• **Task input**:
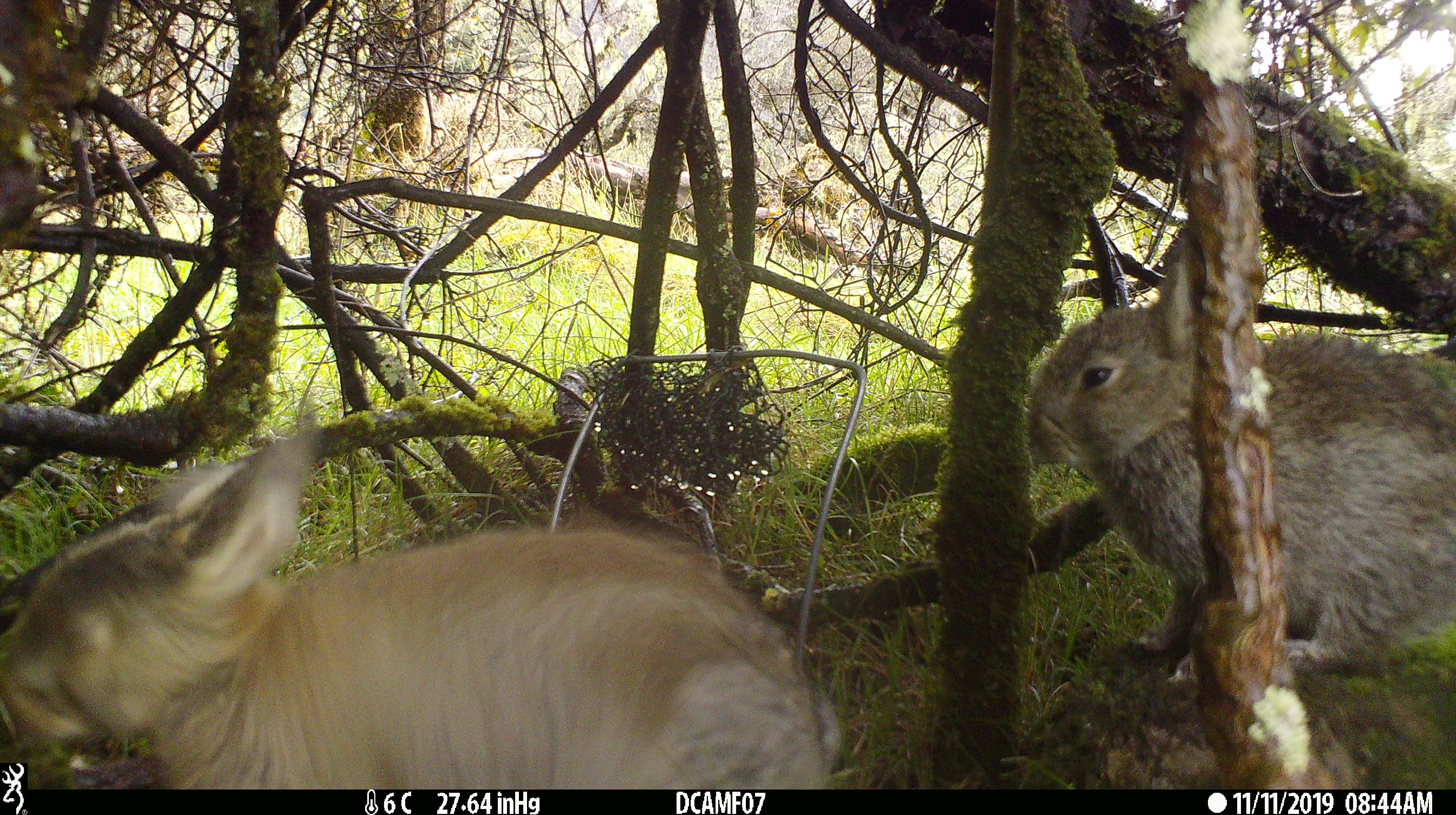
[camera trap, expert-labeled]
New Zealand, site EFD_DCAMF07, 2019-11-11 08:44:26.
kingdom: Animalia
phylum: Chordata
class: Mammalia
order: Lagomorpha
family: Leporidae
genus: Oryctolagus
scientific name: Oryctolagus cuniculus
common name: european rabbit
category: rabbit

• **Directions**:
In the listing above, find the line containing "family: Leporidae"; that line and every line after it, through the last, are to be retyped exactly.

• **Answer**:
family: Leporidae
genus: Oryctolagus
scientific name: Oryctolagus cuniculus
common name: european rabbit
category: rabbit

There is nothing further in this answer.